[Page excerpt]
####################
Robots of the future will need to work in teams to accomplish tasks. However, effective teamwork will require coordination among the robots - game theory is one way to provide coordination. This step introduces the basics of game theory.

Game theory for robot teams

Advances in control and automation have made it possible for robot teams to work together in order to complete a task. When robots work together in such as way, the action of each robot in the team influences the actions of the other robots. Therefore, if the robots need to work independently, a coordination mechanism among the robots is needed. Game theory provides such a mechanism.

Game theory: In game theory, each robot is considered to be a player of a game and receives rewards dependent on the actions of the whole robotic team.

Reward: A reward is a stimulus used to indicate a desired outcome has been achieved. A reward for humans is context-dependent, e.g. a gold medal for winning a race, but for robots is usually arbitrary, e.g. a 0 for no reward, or a 1 for a reward.

Using game theory, if all robots work in a coordinated way to accomplish a task, each robot will receive a positive reward. Therefore, the goal of the game is for the team to find a coordinated solution that will maximise the rewards for each robot and the total reward of the whole team.

A simple game for two unmanned air vehicles

Consider two Unmanned Aerial Vehicles (UAVs) flying towards each other from opposite directions. They can fly either at high or low altitude. The goal of the two UAVs is to fly at different altitudes in order to avoid collision.

The interaction between the two UAVs can be described by the game depicted in the table below. In this game:

  • One UAV is modelled as a ‘row player’ and the other is a ‘column player’.
  • If both UAVs fail to coordinate by choosing to fly at the same altitude, they will not receive any reward (i.e. 0).
  • Each UAV receives a positive reward (i.e. 1) if they avoid collision by flying at different altitudes.

In the game, the rewards of the robot team are represented by a matrix, as shown in the table below.

    Column Player  
    Fly at high altitude Fly at low altitude
Row Player Fly at high altitude 0,0 1,1
  Fly at low altitude 1,1 0,0

In game theory, a solution in the table with reward 1,1 is known as a Nash equilibrium.

Nash equilibrium. A Nash equilibrium is a solution to a non-cooperative game where each player, knowing the playing strategies of their opponents, have no incentive to change their own strategy.

Note that once in a Nash equilibrium a player will be worse off by changing their strategy.

Example: In the UAV example above, once the UAVs are in a Nash equilibrium with reward 1,1 (representing one UAV flying high, one UAV flying low, and both avoiding a collision), if one UAV changes altitude, this will result in a collision - i.e. the UAV would be worse off by changing strategy.
####################
[Required task 1]
Copy the stretch of the game theory text from "In game theory, a" through "by changing strategy." word for word.
[Required task 2]
Answer these from the game theory text:
(a) At which two altitudes can the UAVs fly?
(b) What reward do the UAVs receive if both fly at the same altitude?
(c) What values does the text give as examples of robot rewards?

[Data excerpt]
####################
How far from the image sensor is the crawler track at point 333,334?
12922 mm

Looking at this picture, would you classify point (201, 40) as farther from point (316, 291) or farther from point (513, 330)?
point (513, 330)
####################
[Final result 1]
In game theory, a solution in the table with reward 1,1 is known as a Nash equilibrium.

Nash equilibrium. A Nash equilibrium is a solution to a non-cooperative game where each player, knowing the playing strategies of their opponents, have no incentive to change their own strategy.

Note that once in a Nash equilibrium a player will be worse off by changing their strategy.

Example: In the UAV example above, once the UAVs are in a Nash equilibrium with reward 1,1 (representing one UAV flying high, one UAV flying low, and both avoiding a collision), if one UAV changes altitude, this will result in a collision - i.e. the UAV would be worse off by changing strategy.

[Final result 2]
(a) High altitude or low altitude.
(b) No reward, i.e. 0.
(c) 0 for no reward and 1 for a reward.